2. Minute-clinics and similar no-appointment, transparently-priced clinics are going in the right direction of delivering this concept:
http://news.minnesota.publicradio.org/features/2006/01/23_zdechlikm_coninfo/
3. Just like with the fair, portability of pre-tax 401k’s, we need fair, portable pre-tax health savings accounts for everyone to save their own money over time, make their own decisions on health care, and pay it with their own money.
4. Make health care ‘insurance’ back into actual insurance. Couple health savings accounts with high-deductible catastrophic health insurance policies that people buy like they do for life insurance or car insurance.
5. Reform the medical malpractice system and the laws driving it. In some cases, up to 25% of the cost of individual health care is extra tests and procedures run by doctors to ‘bullet proof’ themselves from malpractice lawsuits.
The above approach gives everyone the access, proper control, and choice over their health- not the opposite helplessness dictated by some far away, faceless bureaucrat.
Unfortunately, Kenneth Arrow did a pretty good job of describing why the market is clumsy with health care. I’m not sure why you use the word “collectivist” rather than “social insurance.” Essentially, a greater pool for every person, while eliminating fee-for-service, is a better way to organize care.

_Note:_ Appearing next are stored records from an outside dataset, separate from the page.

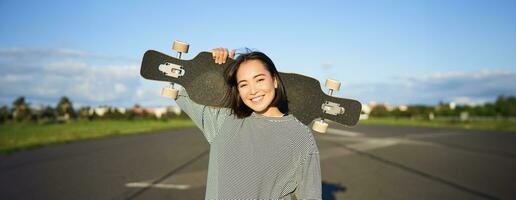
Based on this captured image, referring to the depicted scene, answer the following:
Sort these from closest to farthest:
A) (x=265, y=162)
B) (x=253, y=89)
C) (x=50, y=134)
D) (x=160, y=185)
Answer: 1. (x=265, y=162)
2. (x=253, y=89)
3. (x=160, y=185)
4. (x=50, y=134)

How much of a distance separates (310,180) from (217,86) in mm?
1070

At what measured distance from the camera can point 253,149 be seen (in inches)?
99.7

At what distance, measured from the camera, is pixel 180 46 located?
10.6 feet

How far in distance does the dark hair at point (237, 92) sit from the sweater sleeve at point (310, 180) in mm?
395

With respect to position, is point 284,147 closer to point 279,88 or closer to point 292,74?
point 279,88

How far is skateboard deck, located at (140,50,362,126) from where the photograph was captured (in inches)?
128

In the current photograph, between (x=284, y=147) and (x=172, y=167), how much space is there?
27.1ft

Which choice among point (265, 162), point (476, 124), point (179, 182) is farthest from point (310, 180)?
point (476, 124)

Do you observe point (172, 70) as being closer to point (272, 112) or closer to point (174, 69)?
point (174, 69)

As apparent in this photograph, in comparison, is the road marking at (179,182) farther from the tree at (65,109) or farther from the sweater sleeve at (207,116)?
the tree at (65,109)

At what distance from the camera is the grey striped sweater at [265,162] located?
99.2 inches

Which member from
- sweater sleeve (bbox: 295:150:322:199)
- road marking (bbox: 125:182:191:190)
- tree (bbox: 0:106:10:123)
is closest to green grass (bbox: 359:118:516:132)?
road marking (bbox: 125:182:191:190)

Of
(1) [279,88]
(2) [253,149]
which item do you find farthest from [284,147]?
(1) [279,88]

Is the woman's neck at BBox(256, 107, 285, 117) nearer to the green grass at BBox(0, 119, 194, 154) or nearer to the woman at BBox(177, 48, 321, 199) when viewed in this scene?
the woman at BBox(177, 48, 321, 199)
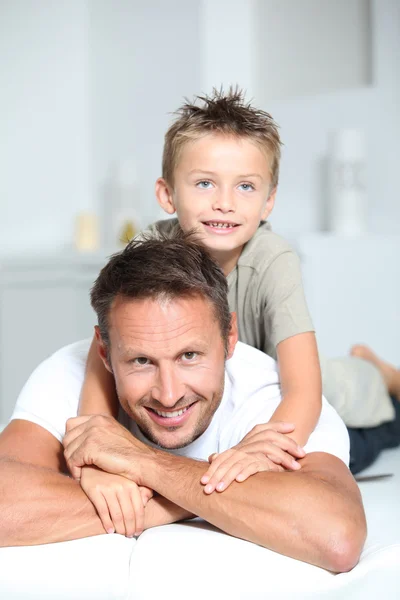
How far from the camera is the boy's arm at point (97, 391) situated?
1705 millimetres

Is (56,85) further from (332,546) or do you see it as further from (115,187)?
(332,546)

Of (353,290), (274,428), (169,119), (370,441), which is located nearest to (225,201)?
(274,428)

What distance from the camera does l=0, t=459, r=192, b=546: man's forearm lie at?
4.70 ft

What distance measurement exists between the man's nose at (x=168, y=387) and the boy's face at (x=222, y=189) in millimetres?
457

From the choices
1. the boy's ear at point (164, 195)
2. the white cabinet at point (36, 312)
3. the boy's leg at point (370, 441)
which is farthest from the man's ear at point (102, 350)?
the white cabinet at point (36, 312)

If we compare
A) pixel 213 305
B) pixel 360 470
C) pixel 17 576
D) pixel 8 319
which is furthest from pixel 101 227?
pixel 17 576

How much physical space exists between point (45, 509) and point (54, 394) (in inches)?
14.3

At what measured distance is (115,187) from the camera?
13.0 feet

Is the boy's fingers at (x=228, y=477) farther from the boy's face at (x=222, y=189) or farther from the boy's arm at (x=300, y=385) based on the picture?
the boy's face at (x=222, y=189)

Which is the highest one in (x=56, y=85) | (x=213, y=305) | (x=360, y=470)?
(x=56, y=85)

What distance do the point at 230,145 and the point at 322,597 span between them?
990 millimetres

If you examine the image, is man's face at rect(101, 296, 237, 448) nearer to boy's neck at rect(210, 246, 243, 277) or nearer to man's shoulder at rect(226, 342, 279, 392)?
man's shoulder at rect(226, 342, 279, 392)

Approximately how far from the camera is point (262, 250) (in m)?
1.96

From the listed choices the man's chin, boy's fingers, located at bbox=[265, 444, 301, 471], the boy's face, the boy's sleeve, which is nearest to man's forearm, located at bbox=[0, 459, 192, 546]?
the man's chin
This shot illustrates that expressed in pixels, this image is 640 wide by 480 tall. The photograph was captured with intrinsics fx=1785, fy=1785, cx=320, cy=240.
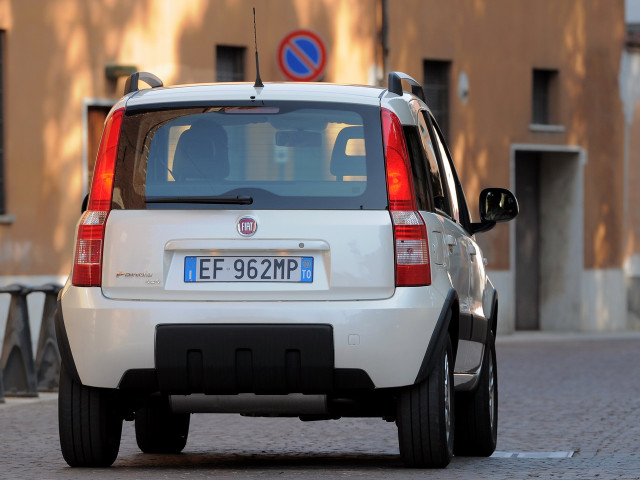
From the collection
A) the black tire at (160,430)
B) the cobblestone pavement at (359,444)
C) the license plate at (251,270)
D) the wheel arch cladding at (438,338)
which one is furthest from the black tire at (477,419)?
the license plate at (251,270)

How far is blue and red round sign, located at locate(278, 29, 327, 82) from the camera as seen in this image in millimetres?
20641

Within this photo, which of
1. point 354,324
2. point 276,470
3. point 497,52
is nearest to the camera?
point 354,324

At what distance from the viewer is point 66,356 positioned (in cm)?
800

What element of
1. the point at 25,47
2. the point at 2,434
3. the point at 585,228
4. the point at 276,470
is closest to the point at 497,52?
the point at 585,228

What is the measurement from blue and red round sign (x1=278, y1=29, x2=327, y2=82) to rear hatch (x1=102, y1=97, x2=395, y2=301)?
40.9 feet

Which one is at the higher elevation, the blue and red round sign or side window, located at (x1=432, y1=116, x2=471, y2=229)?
the blue and red round sign

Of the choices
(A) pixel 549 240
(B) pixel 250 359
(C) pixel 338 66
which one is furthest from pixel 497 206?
(A) pixel 549 240

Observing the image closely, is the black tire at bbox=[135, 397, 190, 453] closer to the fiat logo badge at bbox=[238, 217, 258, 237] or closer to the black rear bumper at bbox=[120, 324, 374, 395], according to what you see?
the black rear bumper at bbox=[120, 324, 374, 395]

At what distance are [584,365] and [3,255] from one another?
675cm

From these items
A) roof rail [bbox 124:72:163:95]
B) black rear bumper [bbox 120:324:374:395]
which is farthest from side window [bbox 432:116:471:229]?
black rear bumper [bbox 120:324:374:395]

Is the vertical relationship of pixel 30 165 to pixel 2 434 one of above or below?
above

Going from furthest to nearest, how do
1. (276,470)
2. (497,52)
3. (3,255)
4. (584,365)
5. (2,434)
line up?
(497,52) → (3,255) → (584,365) → (2,434) → (276,470)

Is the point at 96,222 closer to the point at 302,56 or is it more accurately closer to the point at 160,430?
the point at 160,430

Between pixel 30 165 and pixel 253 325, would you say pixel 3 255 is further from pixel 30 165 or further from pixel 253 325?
pixel 253 325
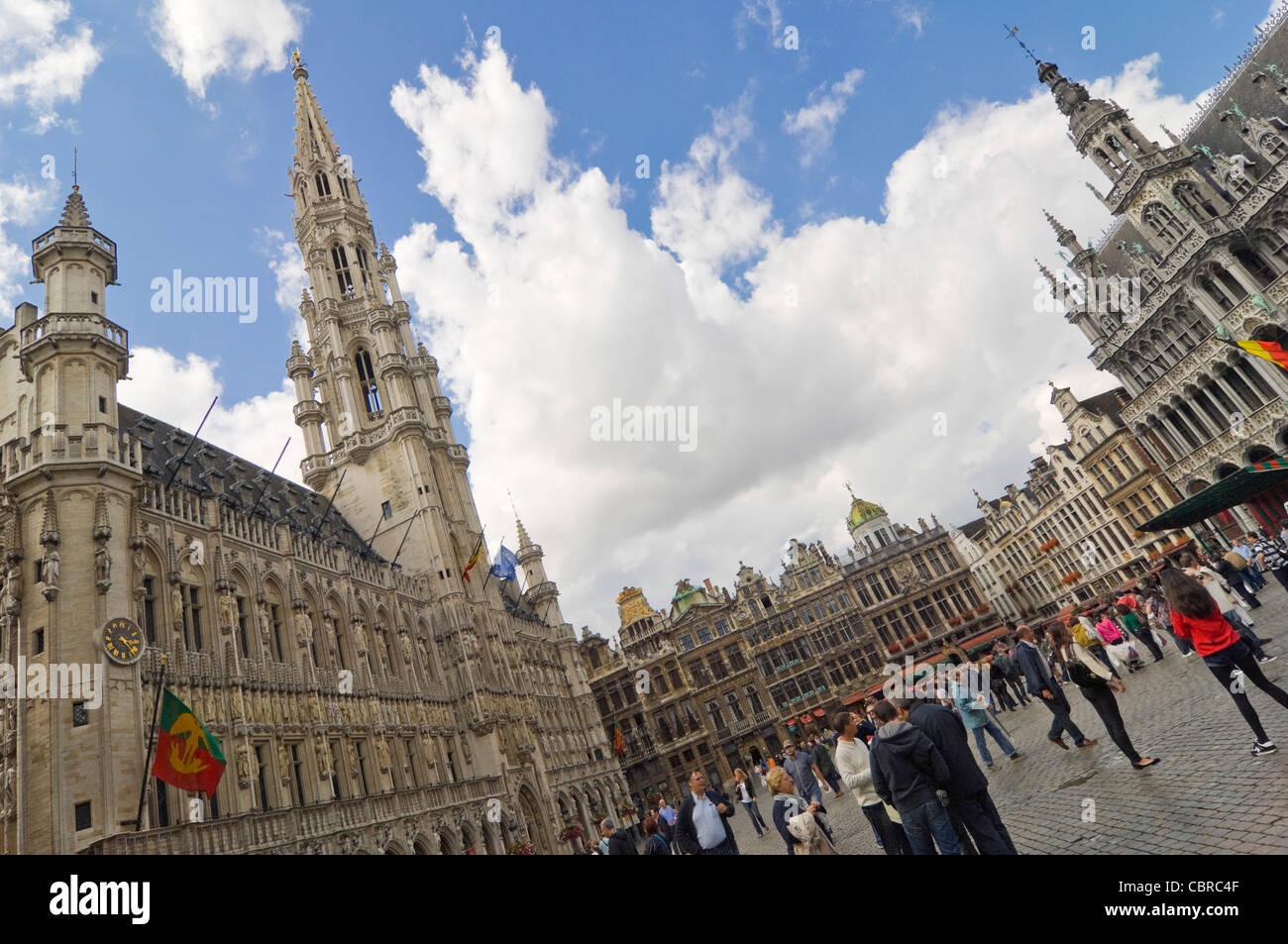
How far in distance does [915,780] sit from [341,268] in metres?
55.4

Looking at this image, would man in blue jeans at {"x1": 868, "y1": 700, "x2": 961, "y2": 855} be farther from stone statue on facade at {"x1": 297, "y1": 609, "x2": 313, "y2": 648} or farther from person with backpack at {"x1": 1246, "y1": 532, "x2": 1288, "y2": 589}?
stone statue on facade at {"x1": 297, "y1": 609, "x2": 313, "y2": 648}

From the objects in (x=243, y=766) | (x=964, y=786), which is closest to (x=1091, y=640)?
(x=964, y=786)

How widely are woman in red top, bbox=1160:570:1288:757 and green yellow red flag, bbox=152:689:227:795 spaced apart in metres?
18.5

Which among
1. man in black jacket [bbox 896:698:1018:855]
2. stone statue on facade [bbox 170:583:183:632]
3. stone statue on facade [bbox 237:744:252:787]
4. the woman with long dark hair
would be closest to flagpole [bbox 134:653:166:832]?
stone statue on facade [bbox 170:583:183:632]

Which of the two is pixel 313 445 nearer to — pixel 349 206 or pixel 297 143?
pixel 349 206

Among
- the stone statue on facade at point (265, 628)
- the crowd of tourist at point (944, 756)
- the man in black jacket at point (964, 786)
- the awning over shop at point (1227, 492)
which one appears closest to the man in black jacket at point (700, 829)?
the crowd of tourist at point (944, 756)

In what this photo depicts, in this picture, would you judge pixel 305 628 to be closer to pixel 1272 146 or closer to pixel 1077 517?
Result: pixel 1272 146

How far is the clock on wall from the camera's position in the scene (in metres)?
18.6

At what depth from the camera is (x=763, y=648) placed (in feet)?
220

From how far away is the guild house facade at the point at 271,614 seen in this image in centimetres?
1825

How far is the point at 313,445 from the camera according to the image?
46469 millimetres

1) your first point assumes that hospitals turn away sick people. Is that how it would work in real life? So if a life saving procedure is too expensive, I might decide not to take it? The level of risk is one reason this doesn’t make much practical sense.
2) This is a good idea. But this implicitly seems to require some regulation.
3) heh – so when the market crashes, what do people do? Remind me, since the recent crash, how well did the stock market do compared to treasuries over the 80 year period?
4) Sounds good. But why only catastrophic care? That seems to be fairly arbitrary to me. It also doesn’t say much about recissioning.
5) There’s not much evidence that this works, but you do implicitly raise the problem of asymmetrical knowledge and licensing of doctors. Licensing is inimical to market forces, right? Let anyone who wants say they are a “doctor” and let people make their decisions.
Look, there is no way for the system to be perfect. “Choice over their health” presumes that people are fully rational. It’s an interesting view, but one that doesn’t hold under the evidence. I also don’t buy the idea that a “faceless bureaucrat” run by the government is much different than a “faceless bureaucrat” in an insurance company. Both have limited resources. One is interested in protecting the common pool, and the other in making a profit.